**Ausgewählter Text**
+++

Das möchte ich mir doch nicht antun. Es muß doch einen anderen Lösungsweg geben?

 *Quote:*   

> sudo /etc/init.d/kdm start
> 
> sudo rc-update kdm default

 

/etc/init.d/kdm gibt es bei mir nicht.

Kann denn niemand mir eine funktionierende /etc/init.d/xdm posten?

Gruß

Ch. Hanisch

----------

## DaggyStyle

Hanisch,

this is an english subforum, either post your questions in english or post them at https://forums.gentoo.org/viewforum-f-28.html which is the gentoo german subforum.

Thanks.

----------

## John R. Graham

Moved from Desktop Environments to Deutsches Forum (German), as DaggyStyle had a point.

- John

----------

## 666threesixes666

echo "exec startkde" > ~/.xinitrc

startx reparieren

xdm ist für mich gebrochen

kdm sollte besser funktionieren als Scripting xdm

----------

## Hanisch

 *666threesixes666 wrote:*   

> echo "exec startkde" > ~/.xinitrc

 

Das ist schon geschehen.

+++

**Ausgelesene Einträge**
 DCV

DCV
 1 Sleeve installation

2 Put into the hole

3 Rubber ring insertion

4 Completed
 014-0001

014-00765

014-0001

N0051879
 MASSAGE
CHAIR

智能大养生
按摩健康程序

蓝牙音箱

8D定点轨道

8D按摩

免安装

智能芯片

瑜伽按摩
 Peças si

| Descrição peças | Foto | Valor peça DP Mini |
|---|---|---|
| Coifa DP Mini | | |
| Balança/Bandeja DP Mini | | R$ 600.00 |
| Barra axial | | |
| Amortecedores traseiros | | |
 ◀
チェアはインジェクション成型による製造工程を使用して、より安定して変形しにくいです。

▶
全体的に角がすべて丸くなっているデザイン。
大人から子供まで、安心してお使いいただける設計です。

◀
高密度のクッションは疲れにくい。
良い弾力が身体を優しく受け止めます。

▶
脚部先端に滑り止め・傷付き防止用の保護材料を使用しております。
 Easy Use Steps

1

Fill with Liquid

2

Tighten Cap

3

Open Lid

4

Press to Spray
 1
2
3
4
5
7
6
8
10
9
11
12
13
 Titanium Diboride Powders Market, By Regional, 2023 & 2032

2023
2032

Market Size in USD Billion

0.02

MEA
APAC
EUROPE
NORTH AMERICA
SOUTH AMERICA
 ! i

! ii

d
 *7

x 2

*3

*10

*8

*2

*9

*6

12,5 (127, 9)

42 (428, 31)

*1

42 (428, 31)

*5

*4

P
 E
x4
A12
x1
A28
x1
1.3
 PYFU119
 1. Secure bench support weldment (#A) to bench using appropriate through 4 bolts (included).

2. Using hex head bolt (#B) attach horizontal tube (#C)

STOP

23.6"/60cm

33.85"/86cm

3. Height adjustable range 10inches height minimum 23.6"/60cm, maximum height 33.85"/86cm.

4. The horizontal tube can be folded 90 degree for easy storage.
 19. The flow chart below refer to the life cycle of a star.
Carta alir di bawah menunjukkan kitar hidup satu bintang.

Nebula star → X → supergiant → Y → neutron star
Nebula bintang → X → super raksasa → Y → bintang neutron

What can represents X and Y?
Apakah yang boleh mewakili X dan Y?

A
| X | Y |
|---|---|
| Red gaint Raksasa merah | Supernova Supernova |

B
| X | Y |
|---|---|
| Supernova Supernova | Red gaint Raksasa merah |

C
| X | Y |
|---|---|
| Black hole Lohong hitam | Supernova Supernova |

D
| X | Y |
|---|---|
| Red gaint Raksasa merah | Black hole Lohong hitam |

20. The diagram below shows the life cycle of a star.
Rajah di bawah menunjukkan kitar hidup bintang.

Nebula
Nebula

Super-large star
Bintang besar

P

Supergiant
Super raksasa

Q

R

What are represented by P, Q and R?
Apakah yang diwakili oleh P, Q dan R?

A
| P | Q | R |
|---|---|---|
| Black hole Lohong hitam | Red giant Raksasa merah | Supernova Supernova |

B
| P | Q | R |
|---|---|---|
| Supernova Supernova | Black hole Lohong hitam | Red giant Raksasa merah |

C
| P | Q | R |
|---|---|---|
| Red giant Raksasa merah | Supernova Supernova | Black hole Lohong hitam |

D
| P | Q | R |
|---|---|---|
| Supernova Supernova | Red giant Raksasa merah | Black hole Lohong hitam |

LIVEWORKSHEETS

+++

**Aufgaben**
a – Nenne alle Benutzernamen, die im ausgewählten Text als Überschrift über einem Beitrag stehen.
b – Laut dem ausgewählten Text wurde der Thread verschoben. Aus welchem Bereich in welchen?
c – Schreib den Abschnitt des ausgewählten Textes ab, der bei „Das möchte ich“ beginnt und bei „bei mir nicht.“ endet.
Stütze dich dabei allein auf den ausgewählten Text.

**Lösungen**
a – DaggyStyle, John R. Graham, 666threesixes666, Hanisch

b – Von Desktop Environments nach Deutsches Forum (German).

c –
Das möchte ich mir doch nicht antun. Es muß doch einen anderen Lösungsweg geben?

 *Quote:*   

> sudo /etc/init.d/kdm start
> 
> sudo rc-update kdm default

 

/etc/init.d/kdm gibt es bei mir nicht.